Mathieu et Marc sont de ceux-là. Ils racontent la difficulté pour des jeunes agriculteurs de s’installer et de vivre de leur production, faute d’aides suffisantes et adaptées et de réglementation des prix agricoles. « Á nous deux, nous parvenons à dégager un revenu mensuel de 500 euros chacun, mais sans compter nos heures », témoigne Marc, trente-deux ans, associé à Mathieu depuis l’an dernier. Une somme à peine suffisante pour vivre, au prix d’un travail mêlant les casquettes les plus diverses pour tenter de surnager. Depuis, peu, ils se sont mis à la vente directe de leur viande aux consommateurs pour échapper aux diktats des prix imposés par les monopoles de la grande distribution. « Nous sommes à la fois agriculteurs, éleveurs, transformateurs, artisans, bouchers, commerciaux, gestionnaires… » énumère Marc. Mais même au prix d’un travail acharné, beaucoup ne s’en sortent plus. « On compte quatre suicides ces derniers mois dans le canton », souligne Bernard Favodon, maire de Saint-Hilaire. Dans la région, les paysans sont de plus en plus nombreux à se transformer en simples naisseurs pour le compte d’acheteurs italiens, qui engraissent les bêtes avant d’en réexporter une partie sur le marché français.

Un moyen de survivre face à la flambée des coûts de l’alimentation pour bétail, mais qui rend les exploitations tributaires des fluctuations du marché italien. « Il faut tendre vers l’autosuffisance des exploitations. Les paysans ne maîtrisent pas les prix du marché. Alors que celui qui produit ses céréales maîtrise ses coûts », explique Olivier, quarante ans, éleveur à Saint-Pardoux, et responsable d’un syndicat agricole.

Résister, et non accompagner

André Chassaigne écoute et réfléchit à voix haute. « Il faut passer les politiques régionales au crible des critères environnementaux. Á la problématique du revenu, se croise celle des bêtes engraissées en Italie et qui reviennent ensuite sur le marché français, ce qui pose un problème de logique environnementale », estime-t-il.
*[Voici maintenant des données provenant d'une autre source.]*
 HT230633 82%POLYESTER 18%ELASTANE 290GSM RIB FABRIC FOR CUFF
Mais les régions ont-elles le moyen d’agir sur ce qui semble relever pour une grande part des orientations de la politique agricole commune (PAC) décidée à l’échelle de l’Europe ? Pour Claude Voisin, syndicaliste agricole candidat sur la liste du Front de gauche, c’est oui. Problème : le conseil régional intervient déjà aujourd’hui… mais en amplifiant les logiques à l’œuvre qui favorisent les grosses exploitations.
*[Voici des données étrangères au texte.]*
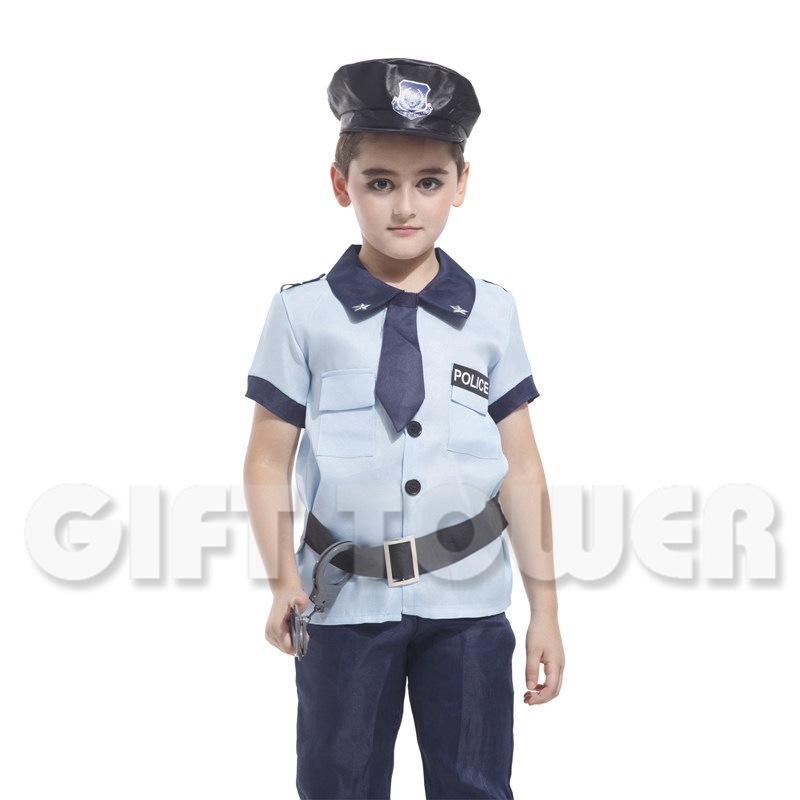 GIFTTOWER Set de scenă pentru băieți — Poliester țesătură simplă (95%+), B-0016, în patru piese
C’est le cas de la « charte ovine » mise en place « sans concertation », dénoncent les paysans présents, et qui n’accorde les aides régionales qu’aux éleveurs de plus de cent brebis, quand l’Europe a fixé ce seuil à cinquante… Pour André Chassaigne, « les régions de gauche doivent permettre de créer un rapport de forces. Mais aujourd’hui l’Association des régions de France, forte de 20 régions à présidence socialiste sur 22, est davantage dans l’accompagnement des politiques nationales qu’en résistance. Il faut des politiques régionales en rupture avec elles ». Dans la discussion qui s’ensuit, se dégage la proposition d’un « contrat territorial d’exploitation » (CTE) au niveau régional. Un dispositif inspiré du CTE instauré au plan national en 1999, mais décentralisé en région, et dont le principe consisterait à accorder des aides en contrepartie d’engagements des exploitants en faveur du développement de filières de qualité et de la préservation de l’environnement. « Cela permettrait d’encourager la qualité, et non l’agrandissement des exploitations qui fait des paysans des concurrents », acquiesce Olivier. Pour André Chassaigne, « il faut aller vers plus de partenariats entre les collectivités, en retenant l’idée d’un chef de file en fonction des secteurs. La région pourrait venir en appui pour conforter l’action en faveur d’une agriculture paysanne ».